What to produce >> Word for word, transcribe the lines from the one containing "Is long tail" through the end of the entries, both included, and nothing else.

Source records >>
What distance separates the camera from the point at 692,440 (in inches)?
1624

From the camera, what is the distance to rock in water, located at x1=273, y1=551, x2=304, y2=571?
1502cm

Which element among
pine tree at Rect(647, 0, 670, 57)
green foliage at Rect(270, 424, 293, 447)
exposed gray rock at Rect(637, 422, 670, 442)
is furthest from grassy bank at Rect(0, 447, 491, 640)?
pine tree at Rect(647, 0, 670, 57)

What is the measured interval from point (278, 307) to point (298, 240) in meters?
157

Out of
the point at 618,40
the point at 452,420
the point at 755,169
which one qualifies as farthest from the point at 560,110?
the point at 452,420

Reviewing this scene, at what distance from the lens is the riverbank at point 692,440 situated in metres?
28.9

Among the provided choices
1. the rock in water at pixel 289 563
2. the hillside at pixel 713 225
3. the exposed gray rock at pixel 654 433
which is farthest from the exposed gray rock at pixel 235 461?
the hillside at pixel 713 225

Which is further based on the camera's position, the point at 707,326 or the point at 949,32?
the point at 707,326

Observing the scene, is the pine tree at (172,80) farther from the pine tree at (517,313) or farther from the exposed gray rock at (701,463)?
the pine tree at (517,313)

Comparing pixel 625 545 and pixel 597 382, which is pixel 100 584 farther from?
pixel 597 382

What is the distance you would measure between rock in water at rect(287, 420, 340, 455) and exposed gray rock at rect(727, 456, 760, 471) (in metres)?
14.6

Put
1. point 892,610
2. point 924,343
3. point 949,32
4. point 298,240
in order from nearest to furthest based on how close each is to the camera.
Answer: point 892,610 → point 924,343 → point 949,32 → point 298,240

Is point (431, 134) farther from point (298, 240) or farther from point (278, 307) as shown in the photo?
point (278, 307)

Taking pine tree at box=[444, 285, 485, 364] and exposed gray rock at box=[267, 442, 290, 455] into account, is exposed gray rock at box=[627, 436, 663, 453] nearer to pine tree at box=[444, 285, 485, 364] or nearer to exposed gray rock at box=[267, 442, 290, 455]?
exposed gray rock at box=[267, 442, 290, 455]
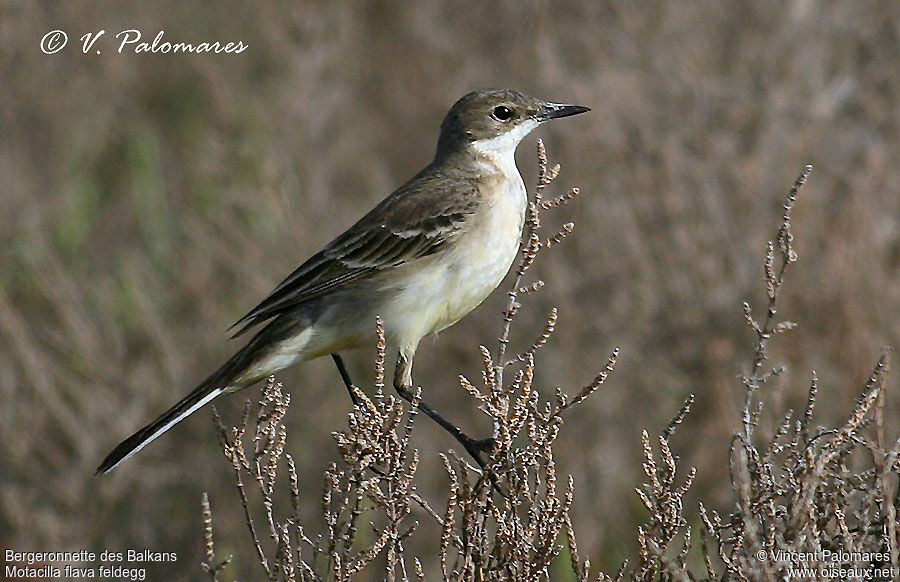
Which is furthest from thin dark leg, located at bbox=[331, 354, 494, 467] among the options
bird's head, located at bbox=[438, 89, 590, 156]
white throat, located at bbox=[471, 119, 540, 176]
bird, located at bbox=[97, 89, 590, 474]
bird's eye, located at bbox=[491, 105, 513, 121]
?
bird's eye, located at bbox=[491, 105, 513, 121]

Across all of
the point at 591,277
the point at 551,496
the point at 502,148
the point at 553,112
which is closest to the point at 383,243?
the point at 502,148

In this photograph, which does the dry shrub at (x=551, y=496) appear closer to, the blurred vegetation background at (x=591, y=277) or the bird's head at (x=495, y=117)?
the bird's head at (x=495, y=117)

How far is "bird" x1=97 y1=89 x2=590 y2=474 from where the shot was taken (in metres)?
4.90

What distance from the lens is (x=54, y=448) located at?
6.89m

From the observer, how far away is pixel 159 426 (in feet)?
14.5

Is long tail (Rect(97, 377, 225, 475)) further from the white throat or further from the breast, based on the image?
the white throat

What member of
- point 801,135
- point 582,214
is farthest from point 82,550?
point 801,135

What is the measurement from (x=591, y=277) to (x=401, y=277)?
240cm

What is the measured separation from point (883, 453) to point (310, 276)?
2767 mm

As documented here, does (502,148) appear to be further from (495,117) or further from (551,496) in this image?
(551,496)

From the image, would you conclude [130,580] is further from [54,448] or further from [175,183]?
[175,183]

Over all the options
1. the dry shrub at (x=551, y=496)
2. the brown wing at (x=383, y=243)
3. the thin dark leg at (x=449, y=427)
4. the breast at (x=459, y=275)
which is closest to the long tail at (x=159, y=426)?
the brown wing at (x=383, y=243)

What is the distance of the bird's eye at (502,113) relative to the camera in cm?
553

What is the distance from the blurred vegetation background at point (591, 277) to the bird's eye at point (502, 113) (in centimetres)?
158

Exercise response >>
Is long tail (Rect(97, 377, 225, 475)) further from the white throat or further from the breast, based on the image?
the white throat

What member of
- point 801,135
- point 582,214
is farthest from point 82,550?
point 801,135

What is the measurement from (x=591, y=277) to (x=401, y=277)?
240cm

What is the measured separation from point (883, 453) to point (310, 276)?
2767 mm

As documented here, does (502,148) appear to be further from (495,117) or further from (551,496) in this image?
(551,496)

From the image, would you conclude [130,580] is further from [54,448] or further from [175,183]?
[175,183]

Over all the options
1. the dry shrub at (x=551, y=496)
2. the brown wing at (x=383, y=243)
3. the thin dark leg at (x=449, y=427)
4. the breast at (x=459, y=275)
which is closest to the long tail at (x=159, y=426)?
the brown wing at (x=383, y=243)

What is the distance of the bird's eye at (502,113) relative to the camera in cm?
553

What is the distance from the blurred vegetation background at point (591, 277) to the bird's eye at point (502, 113) (in centimetres)?
158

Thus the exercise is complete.